The Soyuz TMA-18 spacecraft cast off from the space station right on time at 10:02 p.m. ET, executing a flawless undocking with no hint of the undocking malfunction that thwarted its first attempt yesterday.
"We have separation," Soyuz commander Alexander Skvortsov, a Russian cosmonaut, said as the two spacecraft separated while sailing 220 miles (354 kilometers) above the Russian-Mongolian border.
Skvortsov is returning to Earth with fellow cosmonaut Mikhail Kornienko and American astronaut Tracy Caldwell Dyson to cap a 176-day spaceflight. They are due to land on the steppes of Kazakhstan in Central Asia at 1:21 a.m. ET.
The astronauts' homecoming was delayed by one day due to a malfunctioning microswitch on the space station's Russian Poisk docking port, where their Soyuz vehicle was parked. The faulty part prevented a set of hooks and latches on the docking port from releasing its grip on the Soyuz. [Graphic – Inside and Out: The International Space Station]

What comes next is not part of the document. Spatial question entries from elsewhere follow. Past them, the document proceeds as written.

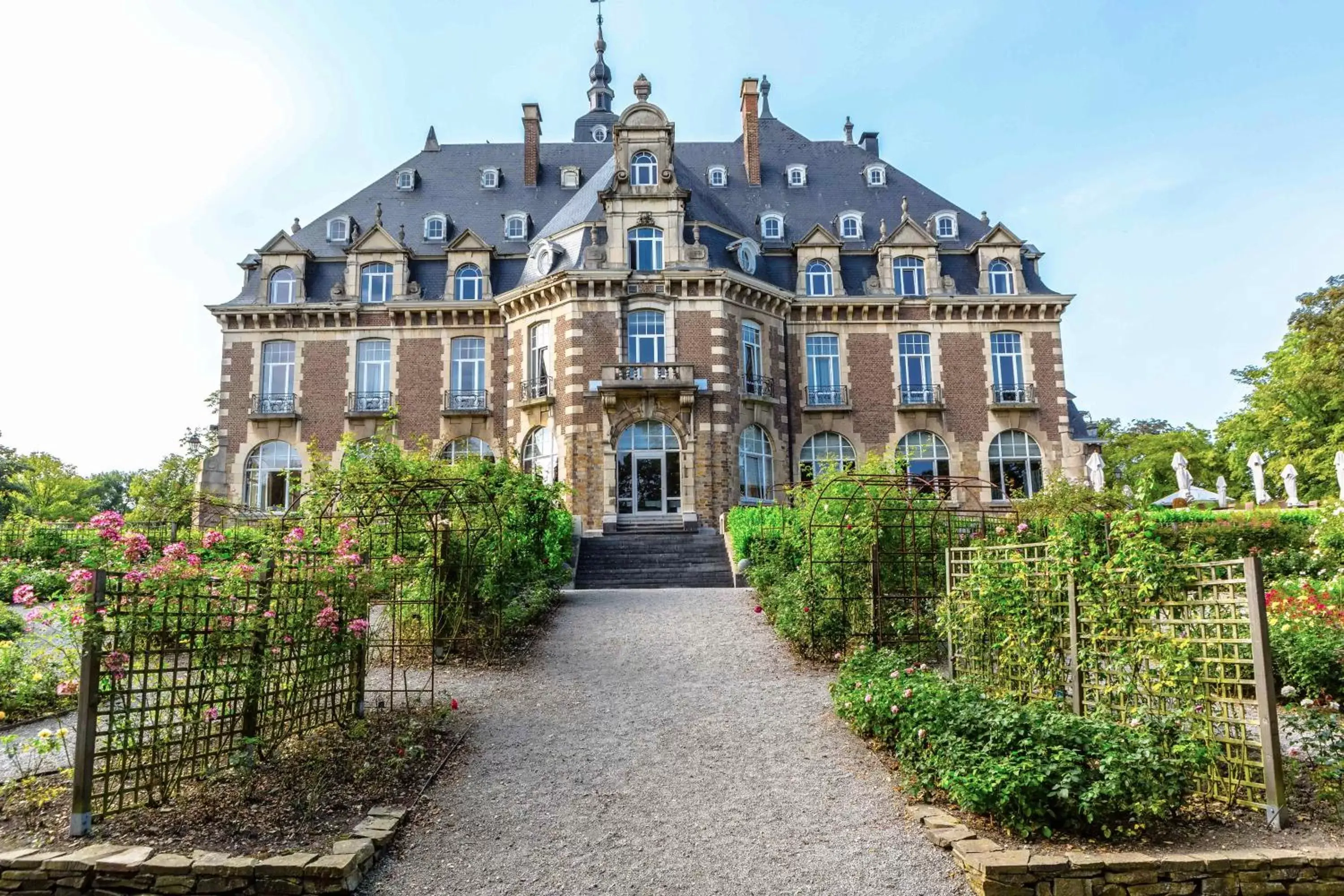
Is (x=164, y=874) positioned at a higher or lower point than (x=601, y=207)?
lower

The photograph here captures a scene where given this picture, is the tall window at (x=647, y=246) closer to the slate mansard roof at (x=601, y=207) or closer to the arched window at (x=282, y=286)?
the slate mansard roof at (x=601, y=207)

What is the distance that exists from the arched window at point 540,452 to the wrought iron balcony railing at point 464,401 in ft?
6.55

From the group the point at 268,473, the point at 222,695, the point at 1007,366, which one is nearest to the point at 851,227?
the point at 1007,366

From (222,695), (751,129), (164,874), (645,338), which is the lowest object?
(164,874)

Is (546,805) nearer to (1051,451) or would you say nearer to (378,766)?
(378,766)

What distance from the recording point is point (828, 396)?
27688 mm

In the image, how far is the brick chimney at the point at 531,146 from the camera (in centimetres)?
3105

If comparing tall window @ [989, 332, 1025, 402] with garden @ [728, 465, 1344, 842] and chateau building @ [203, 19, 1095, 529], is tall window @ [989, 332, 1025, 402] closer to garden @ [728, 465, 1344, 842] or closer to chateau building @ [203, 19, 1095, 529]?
chateau building @ [203, 19, 1095, 529]

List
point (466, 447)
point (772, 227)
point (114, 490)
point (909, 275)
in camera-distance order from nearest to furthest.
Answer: point (466, 447) < point (909, 275) < point (772, 227) < point (114, 490)

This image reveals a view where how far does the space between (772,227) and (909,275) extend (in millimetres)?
4799

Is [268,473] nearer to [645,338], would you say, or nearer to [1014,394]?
[645,338]

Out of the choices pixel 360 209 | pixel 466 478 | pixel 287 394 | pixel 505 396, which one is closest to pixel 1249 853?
pixel 466 478

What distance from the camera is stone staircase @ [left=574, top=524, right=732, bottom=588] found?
18.7 metres

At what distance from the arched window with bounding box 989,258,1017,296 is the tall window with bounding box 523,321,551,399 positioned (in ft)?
47.5
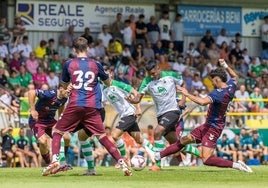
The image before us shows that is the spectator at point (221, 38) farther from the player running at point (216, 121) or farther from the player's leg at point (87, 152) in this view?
the player's leg at point (87, 152)

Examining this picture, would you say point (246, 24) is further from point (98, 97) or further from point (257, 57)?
point (98, 97)

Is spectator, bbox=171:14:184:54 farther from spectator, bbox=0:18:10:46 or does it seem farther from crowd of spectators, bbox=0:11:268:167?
spectator, bbox=0:18:10:46

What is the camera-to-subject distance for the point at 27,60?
31.2 metres

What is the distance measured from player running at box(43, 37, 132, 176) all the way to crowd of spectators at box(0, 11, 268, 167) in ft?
35.6

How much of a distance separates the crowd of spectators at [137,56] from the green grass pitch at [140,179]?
972 centimetres

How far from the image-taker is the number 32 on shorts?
670 inches

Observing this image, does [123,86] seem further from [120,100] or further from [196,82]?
[196,82]

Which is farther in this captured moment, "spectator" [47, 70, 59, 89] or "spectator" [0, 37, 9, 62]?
"spectator" [0, 37, 9, 62]

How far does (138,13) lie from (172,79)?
1551 cm

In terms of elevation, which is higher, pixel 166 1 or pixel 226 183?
pixel 166 1

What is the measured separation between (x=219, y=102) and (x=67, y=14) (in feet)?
54.7

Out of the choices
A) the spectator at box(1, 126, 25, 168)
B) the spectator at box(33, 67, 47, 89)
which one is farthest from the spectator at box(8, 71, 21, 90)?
the spectator at box(1, 126, 25, 168)

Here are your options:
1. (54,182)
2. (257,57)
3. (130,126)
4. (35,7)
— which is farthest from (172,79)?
(257,57)

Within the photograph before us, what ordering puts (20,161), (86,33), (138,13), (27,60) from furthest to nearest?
(138,13) < (86,33) < (27,60) < (20,161)
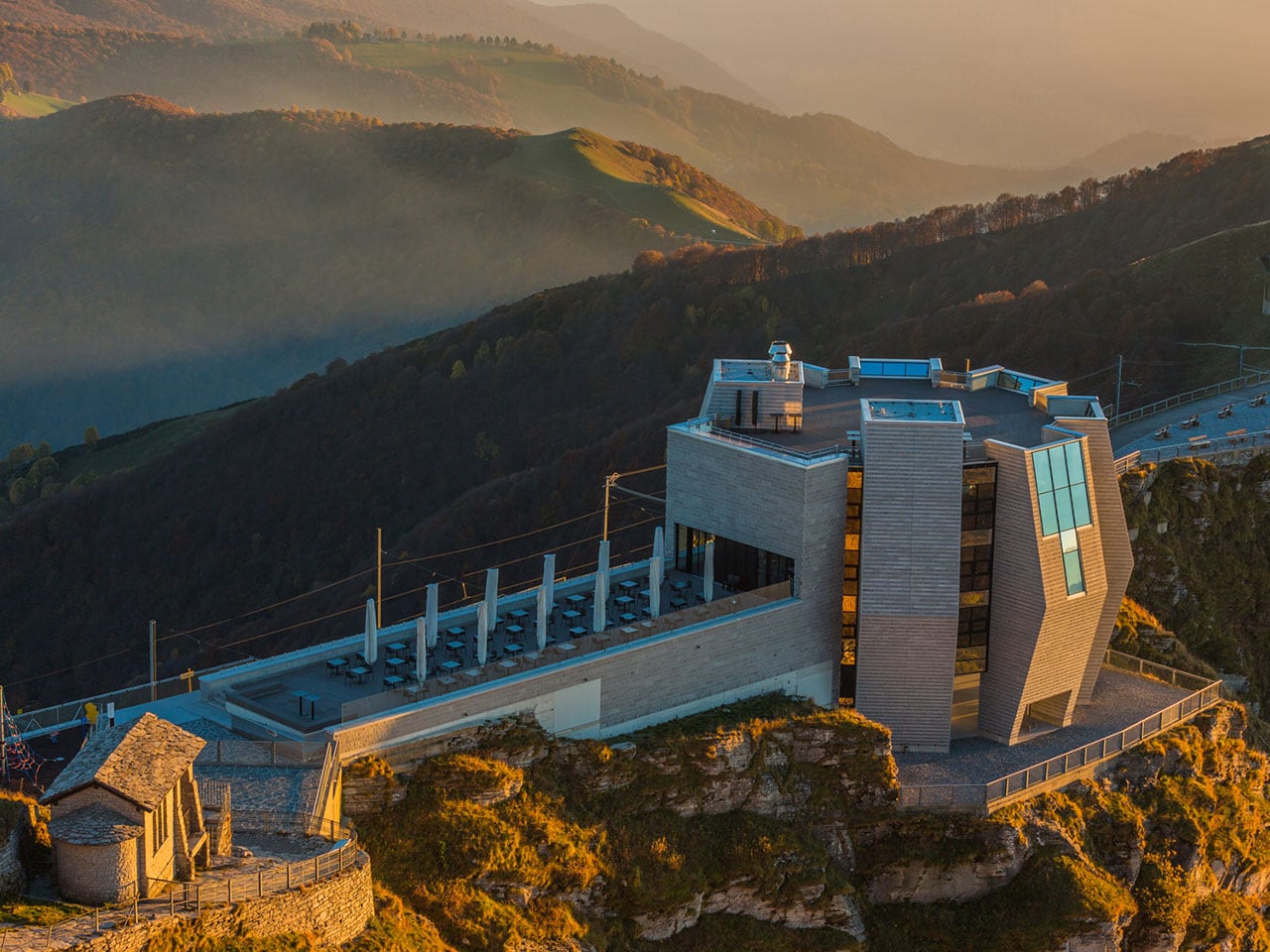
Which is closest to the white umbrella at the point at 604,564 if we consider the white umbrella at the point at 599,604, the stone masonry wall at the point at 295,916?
the white umbrella at the point at 599,604

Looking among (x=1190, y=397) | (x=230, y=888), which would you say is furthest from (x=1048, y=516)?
(x=1190, y=397)

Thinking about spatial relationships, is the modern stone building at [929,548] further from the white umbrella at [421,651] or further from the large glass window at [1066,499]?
the white umbrella at [421,651]

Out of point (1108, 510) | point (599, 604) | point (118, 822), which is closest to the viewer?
point (118, 822)

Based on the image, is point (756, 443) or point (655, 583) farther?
point (756, 443)

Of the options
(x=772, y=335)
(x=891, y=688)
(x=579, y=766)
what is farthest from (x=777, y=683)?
(x=772, y=335)

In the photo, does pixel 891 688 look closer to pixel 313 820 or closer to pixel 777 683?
pixel 777 683

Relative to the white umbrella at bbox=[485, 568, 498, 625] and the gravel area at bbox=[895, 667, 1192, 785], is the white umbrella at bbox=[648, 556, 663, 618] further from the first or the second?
the gravel area at bbox=[895, 667, 1192, 785]

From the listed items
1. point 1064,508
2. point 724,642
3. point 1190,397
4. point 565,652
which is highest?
point 1064,508

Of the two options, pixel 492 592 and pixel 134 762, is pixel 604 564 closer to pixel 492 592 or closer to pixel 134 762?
pixel 492 592
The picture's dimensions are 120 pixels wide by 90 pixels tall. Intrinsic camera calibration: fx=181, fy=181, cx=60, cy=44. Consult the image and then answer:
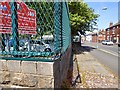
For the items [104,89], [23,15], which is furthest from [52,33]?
[104,89]

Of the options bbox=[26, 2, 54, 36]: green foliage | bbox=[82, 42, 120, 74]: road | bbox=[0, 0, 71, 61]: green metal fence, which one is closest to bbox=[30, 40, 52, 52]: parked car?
bbox=[0, 0, 71, 61]: green metal fence

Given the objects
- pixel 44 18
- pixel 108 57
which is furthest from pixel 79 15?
pixel 44 18

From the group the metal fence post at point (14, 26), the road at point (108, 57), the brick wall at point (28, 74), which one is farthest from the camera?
the road at point (108, 57)

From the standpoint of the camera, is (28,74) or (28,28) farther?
(28,28)

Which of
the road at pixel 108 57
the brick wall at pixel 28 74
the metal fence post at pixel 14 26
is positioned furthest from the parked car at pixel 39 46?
the road at pixel 108 57

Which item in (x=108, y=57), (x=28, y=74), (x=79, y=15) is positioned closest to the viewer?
(x=28, y=74)

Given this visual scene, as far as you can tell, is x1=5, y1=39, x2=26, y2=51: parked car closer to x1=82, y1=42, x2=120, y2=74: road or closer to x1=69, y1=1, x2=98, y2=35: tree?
x1=82, y1=42, x2=120, y2=74: road

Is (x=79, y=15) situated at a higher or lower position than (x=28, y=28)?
higher

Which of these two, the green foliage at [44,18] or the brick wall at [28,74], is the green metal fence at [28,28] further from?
the brick wall at [28,74]

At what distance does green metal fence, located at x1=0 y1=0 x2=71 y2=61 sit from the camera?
114 inches

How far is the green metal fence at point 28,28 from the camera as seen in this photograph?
290cm

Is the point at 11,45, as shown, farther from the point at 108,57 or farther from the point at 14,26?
the point at 108,57

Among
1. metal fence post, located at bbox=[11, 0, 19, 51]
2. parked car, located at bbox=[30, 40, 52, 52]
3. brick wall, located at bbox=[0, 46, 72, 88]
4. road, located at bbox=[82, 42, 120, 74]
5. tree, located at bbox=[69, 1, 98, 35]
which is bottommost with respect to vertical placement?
road, located at bbox=[82, 42, 120, 74]

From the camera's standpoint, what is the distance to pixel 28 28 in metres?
2.96
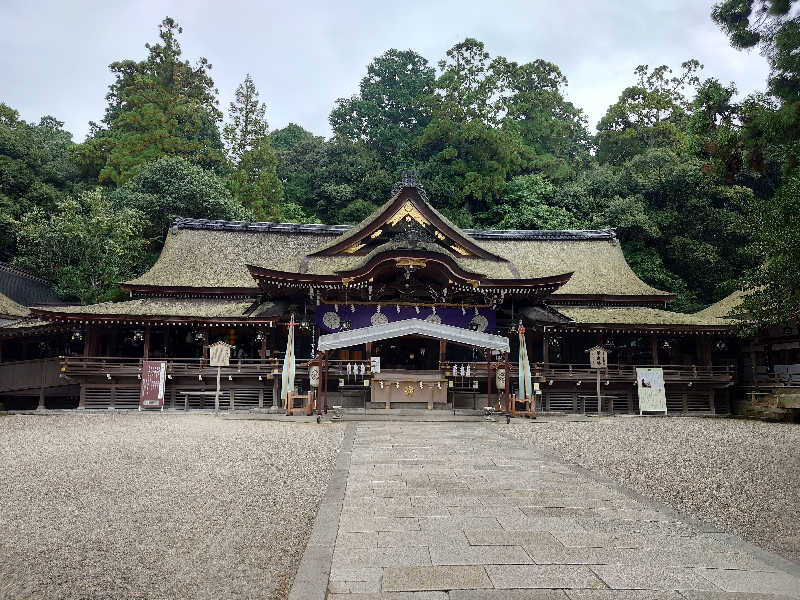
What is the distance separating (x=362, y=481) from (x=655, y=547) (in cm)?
372

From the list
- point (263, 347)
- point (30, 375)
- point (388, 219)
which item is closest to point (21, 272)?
point (30, 375)

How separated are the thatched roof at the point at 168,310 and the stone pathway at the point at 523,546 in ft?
43.2

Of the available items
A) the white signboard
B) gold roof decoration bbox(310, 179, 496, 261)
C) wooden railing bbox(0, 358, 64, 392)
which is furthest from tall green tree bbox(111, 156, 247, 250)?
the white signboard

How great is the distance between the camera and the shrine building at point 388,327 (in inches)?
727

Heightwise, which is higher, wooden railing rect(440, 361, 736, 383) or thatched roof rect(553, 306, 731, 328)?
thatched roof rect(553, 306, 731, 328)

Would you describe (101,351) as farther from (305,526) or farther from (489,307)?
(305,526)

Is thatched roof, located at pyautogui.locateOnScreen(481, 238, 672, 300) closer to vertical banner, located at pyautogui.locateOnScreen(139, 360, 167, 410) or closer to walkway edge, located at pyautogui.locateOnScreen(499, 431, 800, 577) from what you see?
vertical banner, located at pyautogui.locateOnScreen(139, 360, 167, 410)

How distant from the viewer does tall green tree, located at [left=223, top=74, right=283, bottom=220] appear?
127ft

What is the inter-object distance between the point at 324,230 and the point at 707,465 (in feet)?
69.6

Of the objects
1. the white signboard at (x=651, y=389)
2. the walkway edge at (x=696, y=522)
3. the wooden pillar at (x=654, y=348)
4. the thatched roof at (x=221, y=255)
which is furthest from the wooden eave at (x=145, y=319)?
the wooden pillar at (x=654, y=348)

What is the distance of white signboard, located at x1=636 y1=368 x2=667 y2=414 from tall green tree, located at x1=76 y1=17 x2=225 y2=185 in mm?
32291

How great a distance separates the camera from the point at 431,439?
11156 millimetres

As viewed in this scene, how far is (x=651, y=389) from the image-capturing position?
1914cm

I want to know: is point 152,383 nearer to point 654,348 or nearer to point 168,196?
point 168,196
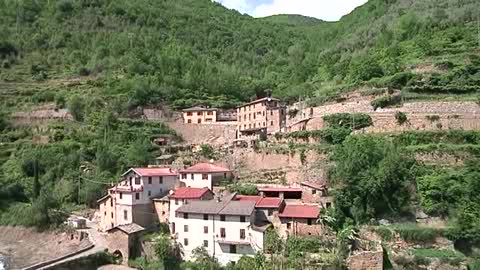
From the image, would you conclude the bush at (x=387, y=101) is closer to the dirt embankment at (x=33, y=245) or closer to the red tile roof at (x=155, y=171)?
the red tile roof at (x=155, y=171)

Astronauts on the station bypassed the switch with a set of electrical cables, clearing the way for Friday's smooth undocking.
"Guys, God be with you," one of the three astronauts remaining behind on the space station told the Soyuz crew.
The space station is typically staffed by a full crew of six astronauts, though they arrive on a staggered schedule of three people per team.
Remaining behind on the space station are American astronauts Doug Wheelock, Shannon Walker and Russian cosmonaut Fyodor Yurchikhin. They will be joined next month by a new three-person team.
Next up for the astronauts on the returning Soyuz is the deorbit burn, an engine maneuver that will slow their spacecraft to begin its final descent and landing.
That engine burn is slated to begin at 12:32 a.m. ET (0432 GMT). The Soyuz crew capsule will separate from the vehicle's two expendable modules, and then deploy a parachute to slow its descent. A set of retro rockets will cushion the capsule's landing on the Kazakh steppes.
A fleet of 12 Russian recovery helicopters is preparing to meet the returning Soyuz crew. Clear, sunny skies await the returning spacefliers, NASA officials said.